In my exam, I was asked why cyclopropane could decolourise bromine water (indicating that it reacted with the bromine).
All I could guess was that it is related to the high angle strain in cyclopropane, as the C–C–C bond angle is $60^\circ$ instead of the required $109.5^\circ$. No book I have read mentions this reaction. What is the product formed, and why does it occur?
Answer
The following ring opening reaction will occour:
You are quite right about the angle strain. Because orbital interactions are not optimal in this geometry. Consider p-orbitals, then a natural bond angle would be $\theta\in [90^\circ; 180^\circ]$. A mixing of s- and p-type orbitals allows a wide range of angles $\theta\in (90^\circ,\dots, 180^\circ)$.
In cyclopropane $\ce{C3H6}$ - which you can also describe as trimethylene $\ce{(CH2)3}$ - bonds have to be bent to overlap at all. A possible way of describing the bonding situation is regarding each $\ce{CH2}$ entity as $\mathrm{sp^2}$ hybridised. Two of these orbitals are used for $\ce{C-H}$ bonds (not shown) and one forms an inner two-electron-three-centre σ bond (left). This leaves p-orbitals to form some kind of degenerate π-like orbitals (middle, right).
This very general approach can be derived from a Walsh diagram. Schwarz et.al. {@academia.edu} and Hoffmann {@roaldhoffmann.com} described bonding quite similar and it is in quite good agreement with a calculation (BP86/cc-PVTZ, $D_\mathrm{3h}$) I have done. From this I have prepared a chart of all occupied molecular orbitals formed from valence orbitals and the LUMO. Here is a preview. Each orbital is viewed from three different angles:
Especially the symmetrical orbital 8 resembles very well the schematics. A quite rigorous approach for this theory can also be found here.

- [Entries shown]
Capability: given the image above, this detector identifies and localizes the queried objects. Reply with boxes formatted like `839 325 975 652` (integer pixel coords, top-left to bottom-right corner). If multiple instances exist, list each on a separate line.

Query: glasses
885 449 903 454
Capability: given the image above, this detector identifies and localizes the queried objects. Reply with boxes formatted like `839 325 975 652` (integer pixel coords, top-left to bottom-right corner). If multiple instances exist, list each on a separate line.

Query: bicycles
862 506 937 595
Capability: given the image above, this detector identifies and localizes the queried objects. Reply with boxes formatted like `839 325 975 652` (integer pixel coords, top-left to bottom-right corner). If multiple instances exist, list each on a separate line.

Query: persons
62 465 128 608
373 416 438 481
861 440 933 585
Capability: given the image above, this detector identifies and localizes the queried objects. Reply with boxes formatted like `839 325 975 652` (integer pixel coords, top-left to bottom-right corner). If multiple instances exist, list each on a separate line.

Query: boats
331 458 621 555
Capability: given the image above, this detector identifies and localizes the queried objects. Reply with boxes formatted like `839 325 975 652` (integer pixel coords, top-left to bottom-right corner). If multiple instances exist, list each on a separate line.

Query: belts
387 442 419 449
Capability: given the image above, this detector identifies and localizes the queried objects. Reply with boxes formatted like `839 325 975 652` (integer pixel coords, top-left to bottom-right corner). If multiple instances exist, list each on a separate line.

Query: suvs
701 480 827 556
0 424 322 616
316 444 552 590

- [Exercise instructions]
**a)** In the cyclopropane thread, rewrite the paragraph that begins "In cyclopropane" as a short bulleted list that keeps its main facts.
**b)** Carry on the thread about cyclopropane reacting with bromine water, starting after its final sentence.

- [Answers provided]
**a)**
- Cyclopropane, C3H6, can also be described as trimethylene, (CH2)3.
- Its bonds have to bend to overlap at all.
- One way to describe its bonding is to treat each CH2 unit as sp2 hybridized.
- Two of these orbitals form C–H bonds, and one forms an inner two-electron three-center σ bond.
- The remaining p orbitals form degenerate π-like orbitals.

**b)**
It is noteworthy - as mentioned by ron - that there is no notable increase in electron density in the centre of the ring. This may be due to the fact that there are much more orbitals having nodes in the centre than there are without.
Now bromine is known to be easily polarised $\ce{{}^{\delta+}Br-Br^{\delta-}}$ and may intercept at any point of the ring causing a bond break and relaxation to a less strained structure. It will most likely attack at the the $\pi$ type orbitals since bromine is an electrophile. The mechanism is analogous to the addition of bromine to ethene, which is nicely described at chemguide.co.uk. The essential part is the attack of the bromine at the HOMO(s).
The ring opening reaction can be reversed by adding sodium.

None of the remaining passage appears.